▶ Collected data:
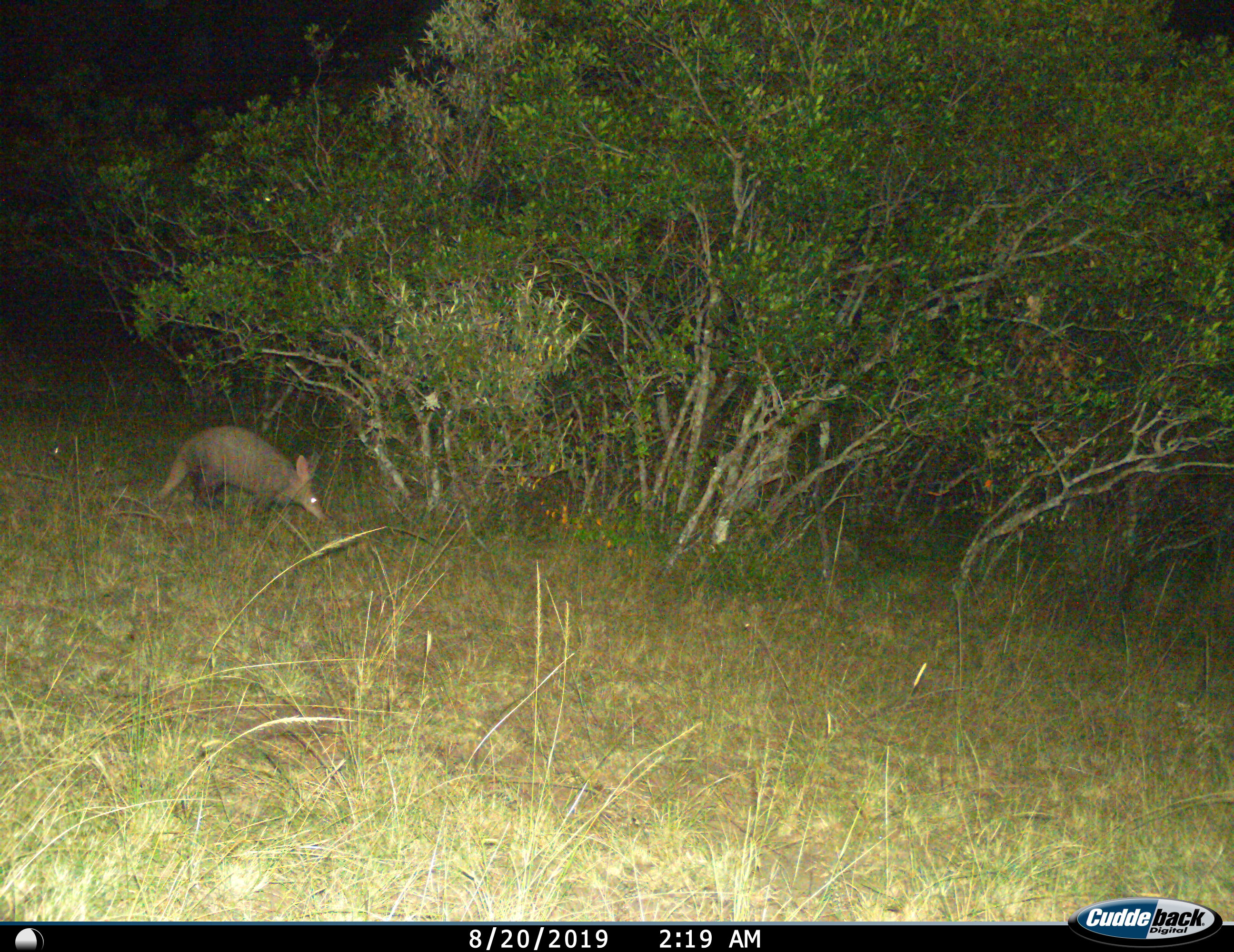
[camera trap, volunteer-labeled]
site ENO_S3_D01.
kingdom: Animalia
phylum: Chordata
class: Mammalia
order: Tubulidentata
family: Orycteropodidae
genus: Orycteropus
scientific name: Orycteropus afer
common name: aardvark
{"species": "aardvark (Orycteropus afer)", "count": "1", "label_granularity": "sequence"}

▶ Task description:
Reproduce exactly the lines from the one with "phylum: Chordata" through the end of the entries above, both ends included.

▶ Response to this task:
phylum: Chordata
class: Mammalia
order: Tubulidentata
family: Orycteropodidae
genus: Orycteropus
scientific name: Orycteropus afer
common name: aardvark
{"species": "aardvark (Orycteropus afer)", "count": "1", "label_granularity": "sequence"}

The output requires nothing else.